- Aim
Collect every line in the records that contains the word "skin" and copy each of those lines in full.
--------------------------------------------------
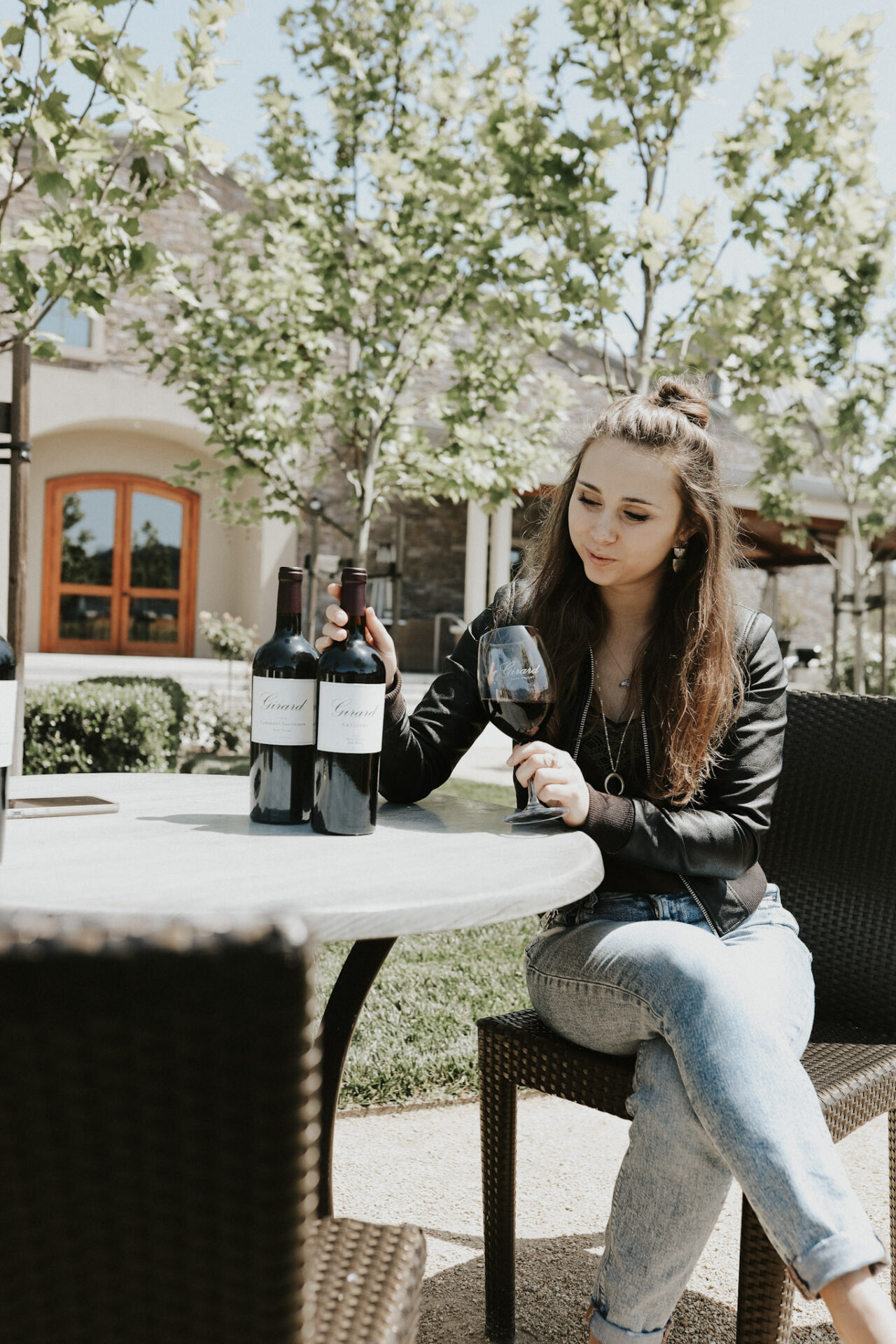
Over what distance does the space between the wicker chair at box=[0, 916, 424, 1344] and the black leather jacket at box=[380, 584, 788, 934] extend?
107 cm

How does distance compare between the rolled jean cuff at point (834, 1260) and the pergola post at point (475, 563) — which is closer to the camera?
the rolled jean cuff at point (834, 1260)

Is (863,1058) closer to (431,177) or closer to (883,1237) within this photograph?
(883,1237)

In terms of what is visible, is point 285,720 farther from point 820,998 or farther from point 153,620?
point 153,620

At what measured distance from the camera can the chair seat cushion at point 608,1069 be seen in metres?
1.68

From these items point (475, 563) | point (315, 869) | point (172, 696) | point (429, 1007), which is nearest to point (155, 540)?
point (475, 563)

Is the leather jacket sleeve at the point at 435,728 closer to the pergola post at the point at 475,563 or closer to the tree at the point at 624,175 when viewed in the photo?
the tree at the point at 624,175

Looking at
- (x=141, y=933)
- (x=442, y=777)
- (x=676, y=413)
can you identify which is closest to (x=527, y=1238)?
(x=442, y=777)

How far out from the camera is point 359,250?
653cm

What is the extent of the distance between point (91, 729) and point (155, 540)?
10.2 metres

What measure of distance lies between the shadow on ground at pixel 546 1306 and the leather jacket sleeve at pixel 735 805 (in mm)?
833

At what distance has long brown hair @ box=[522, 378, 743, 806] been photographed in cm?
191

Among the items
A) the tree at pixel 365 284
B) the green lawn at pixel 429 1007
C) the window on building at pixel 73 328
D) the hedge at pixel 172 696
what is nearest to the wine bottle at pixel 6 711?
the green lawn at pixel 429 1007

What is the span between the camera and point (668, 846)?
5.75 ft

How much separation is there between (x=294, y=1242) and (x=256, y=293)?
6.06 m
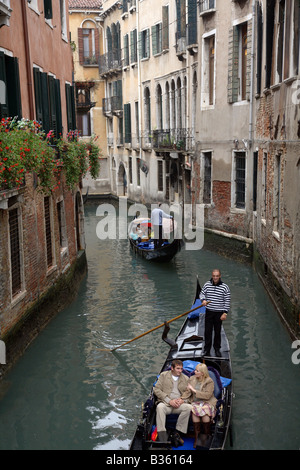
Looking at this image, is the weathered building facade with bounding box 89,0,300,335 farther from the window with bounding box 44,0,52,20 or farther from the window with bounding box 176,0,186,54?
the window with bounding box 44,0,52,20

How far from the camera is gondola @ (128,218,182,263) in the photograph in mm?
14289

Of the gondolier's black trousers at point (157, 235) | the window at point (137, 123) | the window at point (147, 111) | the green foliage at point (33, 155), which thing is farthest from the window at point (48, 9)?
the window at point (137, 123)

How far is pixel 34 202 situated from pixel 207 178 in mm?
8198

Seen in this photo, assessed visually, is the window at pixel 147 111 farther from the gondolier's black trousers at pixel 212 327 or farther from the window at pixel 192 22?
the gondolier's black trousers at pixel 212 327

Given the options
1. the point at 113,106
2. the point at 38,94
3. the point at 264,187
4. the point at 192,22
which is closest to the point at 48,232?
the point at 38,94

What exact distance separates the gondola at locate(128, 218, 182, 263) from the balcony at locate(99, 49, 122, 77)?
1226cm

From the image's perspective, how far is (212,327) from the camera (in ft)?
24.9

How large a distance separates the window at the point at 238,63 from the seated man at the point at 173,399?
9.34 metres

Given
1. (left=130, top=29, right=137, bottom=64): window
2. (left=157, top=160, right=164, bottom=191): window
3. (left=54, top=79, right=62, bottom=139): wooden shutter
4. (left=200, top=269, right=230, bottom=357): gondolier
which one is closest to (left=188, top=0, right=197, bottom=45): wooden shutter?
(left=54, top=79, right=62, bottom=139): wooden shutter

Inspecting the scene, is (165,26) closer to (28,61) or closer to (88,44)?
(88,44)

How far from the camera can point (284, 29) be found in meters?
9.51

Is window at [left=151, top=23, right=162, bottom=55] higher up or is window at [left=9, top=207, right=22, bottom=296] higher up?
window at [left=151, top=23, right=162, bottom=55]

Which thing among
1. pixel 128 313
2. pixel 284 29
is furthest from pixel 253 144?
pixel 128 313
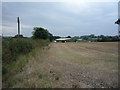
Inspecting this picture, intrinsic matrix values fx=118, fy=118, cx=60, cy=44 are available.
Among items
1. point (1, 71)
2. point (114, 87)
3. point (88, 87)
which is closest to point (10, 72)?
point (1, 71)

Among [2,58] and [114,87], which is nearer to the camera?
[114,87]

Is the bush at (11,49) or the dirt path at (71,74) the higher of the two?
the bush at (11,49)

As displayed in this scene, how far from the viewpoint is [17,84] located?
13.7ft

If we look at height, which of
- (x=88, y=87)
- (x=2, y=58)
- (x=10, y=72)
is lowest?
(x=88, y=87)

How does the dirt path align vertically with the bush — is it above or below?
below

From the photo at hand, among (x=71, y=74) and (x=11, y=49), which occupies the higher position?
(x=11, y=49)

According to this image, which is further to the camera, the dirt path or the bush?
the bush

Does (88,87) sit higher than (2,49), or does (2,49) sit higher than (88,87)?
(2,49)

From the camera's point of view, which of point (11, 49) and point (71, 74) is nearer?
point (71, 74)

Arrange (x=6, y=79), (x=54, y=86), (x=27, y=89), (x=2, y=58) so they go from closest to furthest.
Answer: (x=27, y=89) < (x=54, y=86) < (x=6, y=79) < (x=2, y=58)

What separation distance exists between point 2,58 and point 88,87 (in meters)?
3.70

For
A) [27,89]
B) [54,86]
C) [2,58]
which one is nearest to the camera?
[27,89]

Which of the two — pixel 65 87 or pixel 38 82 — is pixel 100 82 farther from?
pixel 38 82

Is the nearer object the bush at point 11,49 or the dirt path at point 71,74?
the dirt path at point 71,74
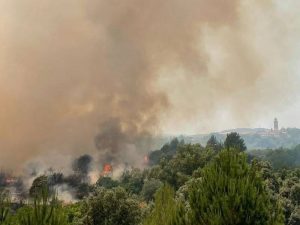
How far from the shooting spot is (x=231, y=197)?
28.4m

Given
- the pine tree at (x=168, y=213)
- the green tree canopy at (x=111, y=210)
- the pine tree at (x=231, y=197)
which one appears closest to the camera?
the pine tree at (x=231, y=197)

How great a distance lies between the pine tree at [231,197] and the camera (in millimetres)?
28203

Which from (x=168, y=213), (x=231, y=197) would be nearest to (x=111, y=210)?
(x=168, y=213)

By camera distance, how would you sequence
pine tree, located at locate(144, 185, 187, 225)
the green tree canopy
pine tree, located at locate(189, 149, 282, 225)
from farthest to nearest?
the green tree canopy < pine tree, located at locate(144, 185, 187, 225) < pine tree, located at locate(189, 149, 282, 225)

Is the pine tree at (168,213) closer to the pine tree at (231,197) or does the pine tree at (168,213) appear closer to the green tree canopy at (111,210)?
the pine tree at (231,197)

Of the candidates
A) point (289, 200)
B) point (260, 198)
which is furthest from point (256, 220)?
A: point (289, 200)

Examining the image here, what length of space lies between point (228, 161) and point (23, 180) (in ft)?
419

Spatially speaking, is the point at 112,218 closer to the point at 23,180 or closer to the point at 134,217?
the point at 134,217

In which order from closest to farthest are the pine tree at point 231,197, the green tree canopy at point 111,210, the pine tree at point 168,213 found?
1. the pine tree at point 231,197
2. the pine tree at point 168,213
3. the green tree canopy at point 111,210

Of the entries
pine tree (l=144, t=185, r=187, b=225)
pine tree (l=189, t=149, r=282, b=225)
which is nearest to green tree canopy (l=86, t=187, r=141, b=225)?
pine tree (l=144, t=185, r=187, b=225)

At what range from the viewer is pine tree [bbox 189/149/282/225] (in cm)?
2820

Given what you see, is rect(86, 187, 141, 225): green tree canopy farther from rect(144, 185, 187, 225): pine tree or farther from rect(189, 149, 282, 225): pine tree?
rect(189, 149, 282, 225): pine tree

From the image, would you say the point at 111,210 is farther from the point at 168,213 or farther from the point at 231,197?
the point at 231,197

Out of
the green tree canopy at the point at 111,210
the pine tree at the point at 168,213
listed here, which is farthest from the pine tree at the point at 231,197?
the green tree canopy at the point at 111,210
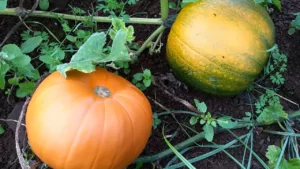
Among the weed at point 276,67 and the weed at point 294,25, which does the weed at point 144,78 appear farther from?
the weed at point 294,25

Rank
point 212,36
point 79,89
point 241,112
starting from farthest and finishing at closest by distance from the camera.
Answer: point 241,112 < point 212,36 < point 79,89

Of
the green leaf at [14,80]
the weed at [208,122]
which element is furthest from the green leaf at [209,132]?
the green leaf at [14,80]

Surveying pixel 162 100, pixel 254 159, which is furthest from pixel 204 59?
pixel 254 159

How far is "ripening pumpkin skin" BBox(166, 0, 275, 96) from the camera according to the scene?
177cm

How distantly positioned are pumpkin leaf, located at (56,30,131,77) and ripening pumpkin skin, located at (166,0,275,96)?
354 mm

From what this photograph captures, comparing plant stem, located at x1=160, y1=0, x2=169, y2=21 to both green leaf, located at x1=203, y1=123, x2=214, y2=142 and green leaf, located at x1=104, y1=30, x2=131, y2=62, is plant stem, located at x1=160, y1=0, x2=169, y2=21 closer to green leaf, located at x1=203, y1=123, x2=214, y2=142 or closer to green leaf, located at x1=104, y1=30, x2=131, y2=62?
green leaf, located at x1=104, y1=30, x2=131, y2=62

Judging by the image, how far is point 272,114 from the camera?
192 centimetres

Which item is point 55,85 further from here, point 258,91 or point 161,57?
point 258,91

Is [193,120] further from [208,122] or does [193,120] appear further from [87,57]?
[87,57]

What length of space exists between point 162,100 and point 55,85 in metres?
0.63

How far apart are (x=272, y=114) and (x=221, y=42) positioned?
42 cm

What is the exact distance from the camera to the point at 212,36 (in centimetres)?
177

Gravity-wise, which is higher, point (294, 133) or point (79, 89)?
point (79, 89)

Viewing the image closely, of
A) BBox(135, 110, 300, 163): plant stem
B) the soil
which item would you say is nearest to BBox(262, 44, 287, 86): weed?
the soil
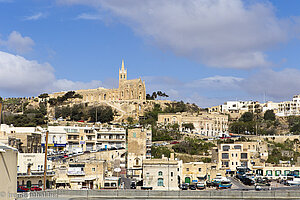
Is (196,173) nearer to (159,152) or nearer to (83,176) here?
(83,176)

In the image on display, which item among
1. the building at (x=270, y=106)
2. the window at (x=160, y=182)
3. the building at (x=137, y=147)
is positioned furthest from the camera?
the building at (x=270, y=106)

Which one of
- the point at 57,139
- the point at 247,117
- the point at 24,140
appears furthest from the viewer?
the point at 247,117

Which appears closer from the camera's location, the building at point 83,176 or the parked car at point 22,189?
the parked car at point 22,189

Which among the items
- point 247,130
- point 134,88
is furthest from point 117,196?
point 134,88

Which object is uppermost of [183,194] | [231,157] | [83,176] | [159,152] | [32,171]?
[159,152]

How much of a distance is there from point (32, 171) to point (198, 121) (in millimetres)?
71028

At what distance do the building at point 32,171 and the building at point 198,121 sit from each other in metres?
61.0

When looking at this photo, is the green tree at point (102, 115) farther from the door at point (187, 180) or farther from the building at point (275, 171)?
the door at point (187, 180)

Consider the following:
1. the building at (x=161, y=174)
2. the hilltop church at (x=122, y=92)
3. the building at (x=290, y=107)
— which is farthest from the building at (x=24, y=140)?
the building at (x=290, y=107)

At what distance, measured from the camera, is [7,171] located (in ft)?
81.4

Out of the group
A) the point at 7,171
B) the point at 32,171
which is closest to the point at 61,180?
the point at 32,171

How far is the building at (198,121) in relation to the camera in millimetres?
117812

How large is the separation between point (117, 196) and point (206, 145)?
4831 centimetres

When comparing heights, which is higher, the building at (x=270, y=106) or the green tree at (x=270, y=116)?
the building at (x=270, y=106)
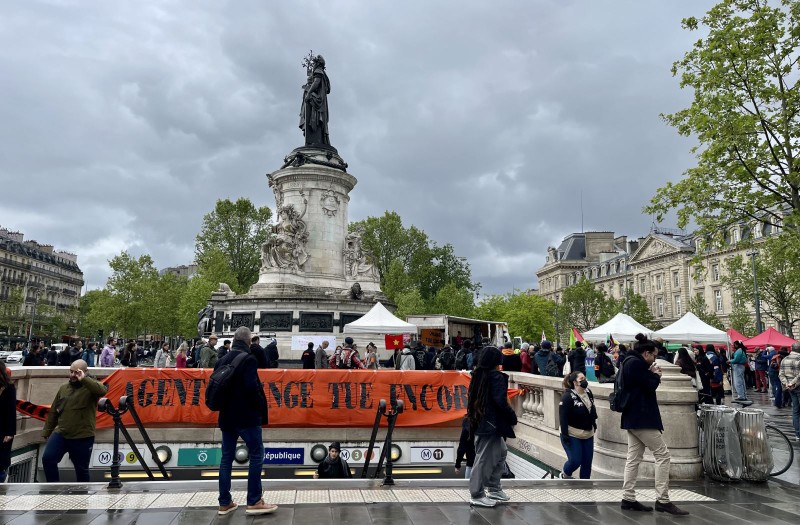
--------------------------------------------------
- Written solution
How far is "ripening pumpkin skin" BBox(166, 0, 275, 96) from the camera according to the scene?
How distantly positioned are pumpkin leaf, located at (56,30,131,77) and ripening pumpkin skin, located at (166,0,275,96)?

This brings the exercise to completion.